R-W3 More experiments on brain anatomical datasets
We sincerely appreciate your valuable suggestion regarding expanding the experimental datasets. We have already made several efforts in this direction:
(1) Comprehensive Metrics: To thoroughly validate our method's effectiveness, we employed three evaluation metrics - DSC, ASD, and HD (as detailed in our response to Reviewer #1).
(2) Statistical Rigor: Beyond average metrics, we additionally incorporated standard deviation measurements to assess our method's performance stability.
(3) In direct response to your insightful suggestion, we have now supplemented our evaluation with an additional polyp segmentation benchmark [r3] (We sincerely apologize that this differs from your suggested brain dataset - we will carefully consider your recommendation for future work). This new evaluation consists of four public datasets from different medical centers:D1 (CVC-ClinicDB): 380 images, D2 (CVC-ColonDB): 612 images, D3 (ETIS): 196 images and D4 (Kvasir): 1000 images. As shown in the following table, our method achieves sota performance on this challenging benchmark, further demonstrating its effectiveness. We are deeply grateful for your thoughtful comments and will incorporate all these improvements in our revised manuscript.
| Methods | ERM | MixStyle | CSDG | MaxStyle | EFDM | SLAug | TriD | MAD | VPTTA | DAPSAM | SAMed | Ours |
|---|---|---|---|---|---|---|---|---|---|---|---|---|
| DSC↑ | 54.82 | 66.50 | 67.60 | 67.60 | 62.62 | 68.01 | 67.20 | 71.17 | 72.83 | 74.74 | 71.93 | 77.92 |
[r3] Chen, Ziyang, et al. "Each test image deserves a specific prompt: Continual test-time adaptation for 2d medical image segmentation." Proceedings of the IEEE/CVF conference on computer vision and pattern recognition. 2024.
The authors have adequately addressed some of my earlier concerns. I will maintain my original score. However, the paper would be further strengthened by experiments on complex brain anatomical segmentation using diverse datasets (e.g., OASIS, ABIDE, ADNI), which would help validate the method’s broader applicability in medical imaging.

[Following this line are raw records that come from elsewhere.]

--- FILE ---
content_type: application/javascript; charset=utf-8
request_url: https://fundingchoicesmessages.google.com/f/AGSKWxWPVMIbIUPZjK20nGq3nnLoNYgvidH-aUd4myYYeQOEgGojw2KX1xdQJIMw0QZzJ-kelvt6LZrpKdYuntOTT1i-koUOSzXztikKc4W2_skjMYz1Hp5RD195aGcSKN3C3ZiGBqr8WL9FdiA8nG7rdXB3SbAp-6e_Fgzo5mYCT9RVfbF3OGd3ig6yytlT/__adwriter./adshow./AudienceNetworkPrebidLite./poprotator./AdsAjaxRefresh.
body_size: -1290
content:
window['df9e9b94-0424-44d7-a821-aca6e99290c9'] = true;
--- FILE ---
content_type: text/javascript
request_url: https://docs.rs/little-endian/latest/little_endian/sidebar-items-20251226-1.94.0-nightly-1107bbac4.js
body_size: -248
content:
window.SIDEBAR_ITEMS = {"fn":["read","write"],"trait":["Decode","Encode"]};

Thank you very much for your recognition of our work and your sincere suggestions. We are also deeply grateful for the time and effort you have devoted to reviewing the manuscript, which has helped us further improve its quality. Once again, we sincerely appreciate your support!
The paper received positive reviews unianimously from four experts. The rebuttal further boosts the final score. Accept.